Yes, there is charge sharing and that's the problem.
Imagine a hypothetical situation where we have the charge pump with its output capacitor and the VCO only. Let's say the charge pump output cap is charged to some voltage and the Cm2 is charged to supply with M6 off (we don't care now about M2). When M6 turns on the charge pump output voltage will step up, increasing the VCO frequency.
When the PLL loop is closed we want to have controlled charge or discharge of the charge pump capacitor with a fixed current. However, because we have charge sharing the output voltage steps up a bit and then the current of M2 continues charging it. If the loop doesn't correct it, the VCO frequency will be not what we wanted. But since we have an infinite gain integrator in the loop (i.e. the charge pump) it will have to make the average voltage controlling the VCO such that the average frequency out of the VCO is equal to the ref frequency. To compensate for the charge injection the loop will create a phase offset between the input and VCO frequency in the locked state. This is done by making the UP pulses wider/shorter compared to the DN pulses. However this will result in ripple of the VCO control voltage and respectively spurs in the output frequency spectrum.

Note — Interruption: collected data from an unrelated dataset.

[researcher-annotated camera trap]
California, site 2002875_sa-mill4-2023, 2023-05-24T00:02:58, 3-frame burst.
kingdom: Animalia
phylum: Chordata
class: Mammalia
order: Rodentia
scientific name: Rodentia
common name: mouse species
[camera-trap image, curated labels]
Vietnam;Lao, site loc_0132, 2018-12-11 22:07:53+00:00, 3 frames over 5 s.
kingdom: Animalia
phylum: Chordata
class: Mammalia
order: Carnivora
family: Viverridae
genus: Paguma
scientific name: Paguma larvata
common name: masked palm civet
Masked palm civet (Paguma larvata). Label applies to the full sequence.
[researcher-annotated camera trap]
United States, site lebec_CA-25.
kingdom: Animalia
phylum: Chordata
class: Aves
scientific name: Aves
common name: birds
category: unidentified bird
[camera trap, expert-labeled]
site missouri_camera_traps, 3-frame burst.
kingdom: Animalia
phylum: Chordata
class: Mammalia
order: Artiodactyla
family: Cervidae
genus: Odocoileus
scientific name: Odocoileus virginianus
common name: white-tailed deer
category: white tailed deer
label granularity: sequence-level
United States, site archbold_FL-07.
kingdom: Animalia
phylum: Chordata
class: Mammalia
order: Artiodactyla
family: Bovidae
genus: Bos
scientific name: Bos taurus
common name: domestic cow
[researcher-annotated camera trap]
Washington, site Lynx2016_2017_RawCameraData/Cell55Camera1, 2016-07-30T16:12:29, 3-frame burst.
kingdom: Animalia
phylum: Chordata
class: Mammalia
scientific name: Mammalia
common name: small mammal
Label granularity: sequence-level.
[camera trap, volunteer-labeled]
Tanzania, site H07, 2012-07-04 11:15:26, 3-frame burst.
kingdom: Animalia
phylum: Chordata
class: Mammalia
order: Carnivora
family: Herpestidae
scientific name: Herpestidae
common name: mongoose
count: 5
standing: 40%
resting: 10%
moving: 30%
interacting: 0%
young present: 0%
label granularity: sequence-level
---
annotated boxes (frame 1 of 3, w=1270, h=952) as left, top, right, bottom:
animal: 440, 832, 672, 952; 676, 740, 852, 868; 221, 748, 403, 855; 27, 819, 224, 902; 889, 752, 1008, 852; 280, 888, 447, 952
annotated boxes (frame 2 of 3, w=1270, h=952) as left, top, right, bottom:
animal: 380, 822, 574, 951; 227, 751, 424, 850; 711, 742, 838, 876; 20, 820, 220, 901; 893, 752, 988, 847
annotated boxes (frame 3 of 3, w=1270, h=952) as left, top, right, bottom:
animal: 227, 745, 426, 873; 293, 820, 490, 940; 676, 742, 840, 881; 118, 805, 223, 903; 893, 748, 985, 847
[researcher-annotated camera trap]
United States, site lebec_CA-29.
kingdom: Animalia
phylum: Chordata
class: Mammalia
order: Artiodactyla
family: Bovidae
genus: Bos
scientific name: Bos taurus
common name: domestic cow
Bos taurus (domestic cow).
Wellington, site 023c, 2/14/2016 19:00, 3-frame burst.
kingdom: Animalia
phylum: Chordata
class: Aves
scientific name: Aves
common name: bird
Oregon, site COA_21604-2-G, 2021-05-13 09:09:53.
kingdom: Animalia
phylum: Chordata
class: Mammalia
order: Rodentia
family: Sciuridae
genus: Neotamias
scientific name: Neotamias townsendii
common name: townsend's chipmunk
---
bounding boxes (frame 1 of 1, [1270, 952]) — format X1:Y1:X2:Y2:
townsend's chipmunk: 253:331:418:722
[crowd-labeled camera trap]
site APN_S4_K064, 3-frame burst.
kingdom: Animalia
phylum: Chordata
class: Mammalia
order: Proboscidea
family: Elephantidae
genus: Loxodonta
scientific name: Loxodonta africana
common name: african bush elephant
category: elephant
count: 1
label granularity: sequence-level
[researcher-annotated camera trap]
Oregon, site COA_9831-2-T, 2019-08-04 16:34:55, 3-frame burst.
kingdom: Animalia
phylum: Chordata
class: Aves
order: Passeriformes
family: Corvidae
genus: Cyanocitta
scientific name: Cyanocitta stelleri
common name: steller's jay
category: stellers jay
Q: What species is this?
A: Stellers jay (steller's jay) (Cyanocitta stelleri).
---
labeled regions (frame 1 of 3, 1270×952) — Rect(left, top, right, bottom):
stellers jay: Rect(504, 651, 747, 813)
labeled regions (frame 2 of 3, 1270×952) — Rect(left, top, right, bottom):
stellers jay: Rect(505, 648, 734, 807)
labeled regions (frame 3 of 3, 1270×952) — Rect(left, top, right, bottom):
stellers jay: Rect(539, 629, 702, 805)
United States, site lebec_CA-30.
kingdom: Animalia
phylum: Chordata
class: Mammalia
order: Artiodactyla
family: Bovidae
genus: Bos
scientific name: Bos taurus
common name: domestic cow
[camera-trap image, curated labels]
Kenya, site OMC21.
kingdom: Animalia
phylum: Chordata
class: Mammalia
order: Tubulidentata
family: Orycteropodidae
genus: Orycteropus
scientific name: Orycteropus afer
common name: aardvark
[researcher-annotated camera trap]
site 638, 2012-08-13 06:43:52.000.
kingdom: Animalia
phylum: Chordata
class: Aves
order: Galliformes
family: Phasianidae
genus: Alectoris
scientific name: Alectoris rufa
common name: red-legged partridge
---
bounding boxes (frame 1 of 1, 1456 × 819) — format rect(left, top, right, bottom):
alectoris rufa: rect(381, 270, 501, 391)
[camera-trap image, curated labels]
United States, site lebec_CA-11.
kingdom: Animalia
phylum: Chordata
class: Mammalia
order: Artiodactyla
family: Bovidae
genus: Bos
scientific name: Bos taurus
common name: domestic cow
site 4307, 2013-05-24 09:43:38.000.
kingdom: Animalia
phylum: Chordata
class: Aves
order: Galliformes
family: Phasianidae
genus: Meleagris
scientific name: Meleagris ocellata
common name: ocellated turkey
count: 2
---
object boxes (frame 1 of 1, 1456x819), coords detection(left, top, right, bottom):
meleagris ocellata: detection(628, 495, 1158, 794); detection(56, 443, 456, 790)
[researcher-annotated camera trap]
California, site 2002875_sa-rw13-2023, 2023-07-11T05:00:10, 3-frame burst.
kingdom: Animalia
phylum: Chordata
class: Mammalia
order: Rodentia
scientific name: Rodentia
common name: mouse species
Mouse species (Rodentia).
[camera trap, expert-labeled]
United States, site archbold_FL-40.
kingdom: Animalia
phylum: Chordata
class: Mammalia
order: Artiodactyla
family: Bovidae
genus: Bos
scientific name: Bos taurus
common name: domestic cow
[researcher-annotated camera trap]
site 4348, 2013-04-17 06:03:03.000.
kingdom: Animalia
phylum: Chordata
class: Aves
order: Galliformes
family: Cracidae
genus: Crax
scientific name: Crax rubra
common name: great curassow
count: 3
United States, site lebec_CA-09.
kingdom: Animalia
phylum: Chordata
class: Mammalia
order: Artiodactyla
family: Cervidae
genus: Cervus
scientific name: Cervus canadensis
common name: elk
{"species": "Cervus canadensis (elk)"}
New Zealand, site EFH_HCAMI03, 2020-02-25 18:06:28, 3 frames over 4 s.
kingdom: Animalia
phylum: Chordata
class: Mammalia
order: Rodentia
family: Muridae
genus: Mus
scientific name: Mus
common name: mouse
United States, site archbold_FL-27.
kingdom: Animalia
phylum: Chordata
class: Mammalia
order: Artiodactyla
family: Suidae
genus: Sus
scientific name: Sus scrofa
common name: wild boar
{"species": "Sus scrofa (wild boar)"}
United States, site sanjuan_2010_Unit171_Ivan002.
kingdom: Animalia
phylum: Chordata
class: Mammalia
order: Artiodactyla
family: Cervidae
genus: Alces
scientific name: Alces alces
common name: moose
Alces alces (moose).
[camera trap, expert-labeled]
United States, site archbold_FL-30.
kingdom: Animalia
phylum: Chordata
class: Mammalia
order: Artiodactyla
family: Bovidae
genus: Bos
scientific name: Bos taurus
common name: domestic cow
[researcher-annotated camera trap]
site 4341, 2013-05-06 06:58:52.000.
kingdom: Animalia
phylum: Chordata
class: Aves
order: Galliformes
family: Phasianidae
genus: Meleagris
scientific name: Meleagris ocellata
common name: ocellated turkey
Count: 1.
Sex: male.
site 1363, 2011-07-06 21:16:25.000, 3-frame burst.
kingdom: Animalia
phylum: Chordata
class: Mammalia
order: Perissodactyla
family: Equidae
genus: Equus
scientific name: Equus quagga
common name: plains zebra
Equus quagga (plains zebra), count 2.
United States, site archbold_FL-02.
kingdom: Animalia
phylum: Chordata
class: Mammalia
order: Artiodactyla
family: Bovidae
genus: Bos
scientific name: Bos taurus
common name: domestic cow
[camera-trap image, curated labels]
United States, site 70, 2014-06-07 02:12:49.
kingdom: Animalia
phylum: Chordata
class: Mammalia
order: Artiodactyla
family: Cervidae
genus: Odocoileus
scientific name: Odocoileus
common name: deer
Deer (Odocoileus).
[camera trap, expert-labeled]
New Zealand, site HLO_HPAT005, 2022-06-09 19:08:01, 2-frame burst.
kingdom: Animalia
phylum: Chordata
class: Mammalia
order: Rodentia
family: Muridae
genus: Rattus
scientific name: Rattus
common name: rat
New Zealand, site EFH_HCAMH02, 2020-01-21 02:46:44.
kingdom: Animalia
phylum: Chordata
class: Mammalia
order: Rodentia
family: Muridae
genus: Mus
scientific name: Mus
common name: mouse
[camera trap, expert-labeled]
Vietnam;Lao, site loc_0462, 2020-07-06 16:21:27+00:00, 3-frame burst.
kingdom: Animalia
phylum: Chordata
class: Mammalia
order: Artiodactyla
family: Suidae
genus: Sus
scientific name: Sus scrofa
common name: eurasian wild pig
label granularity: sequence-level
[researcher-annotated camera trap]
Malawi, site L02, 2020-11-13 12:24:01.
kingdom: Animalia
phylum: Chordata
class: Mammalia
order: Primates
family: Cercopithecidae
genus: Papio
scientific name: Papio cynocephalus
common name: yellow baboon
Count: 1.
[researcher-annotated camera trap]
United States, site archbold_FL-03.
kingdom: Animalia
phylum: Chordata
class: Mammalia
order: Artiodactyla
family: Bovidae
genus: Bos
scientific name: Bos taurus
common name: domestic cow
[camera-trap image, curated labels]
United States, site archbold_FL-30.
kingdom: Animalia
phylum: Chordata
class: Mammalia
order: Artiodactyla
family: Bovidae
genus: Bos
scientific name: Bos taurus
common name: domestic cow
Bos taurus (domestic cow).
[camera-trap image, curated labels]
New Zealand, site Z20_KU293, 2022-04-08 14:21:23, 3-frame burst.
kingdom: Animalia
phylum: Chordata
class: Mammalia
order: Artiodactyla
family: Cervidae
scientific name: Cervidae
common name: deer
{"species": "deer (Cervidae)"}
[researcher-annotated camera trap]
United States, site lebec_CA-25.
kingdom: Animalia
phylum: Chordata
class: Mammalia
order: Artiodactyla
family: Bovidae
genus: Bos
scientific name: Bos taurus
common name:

From a different perspective - PLL loop is very much like opamp loop, say with unity feedback. Imagine a 2 stage opamp, the first stage is an OTA, loaded with a big cap to ground and then there is the second stage (we don't care here if it is Miller compensated or just the cap to gnd between the two stages is large enough to provide for stability). Now imagine that there is a small current besides the current coming from the 1st stage OTA that also gets dumped into the capacitor. When we close the feedback loop, it will want to make the two inputs of the 1st stage equal i.e. virtual short. But if it does, then the extra current into the capacitor will drift the output of the 1st stage away from the point of virtual short. So, the loop works such that it creates an offset at the input of the opamp that tilts the input diff pair so that it compensates for the extra current and the capacitor is charged to a voltage that provides for the equilibrium in the system.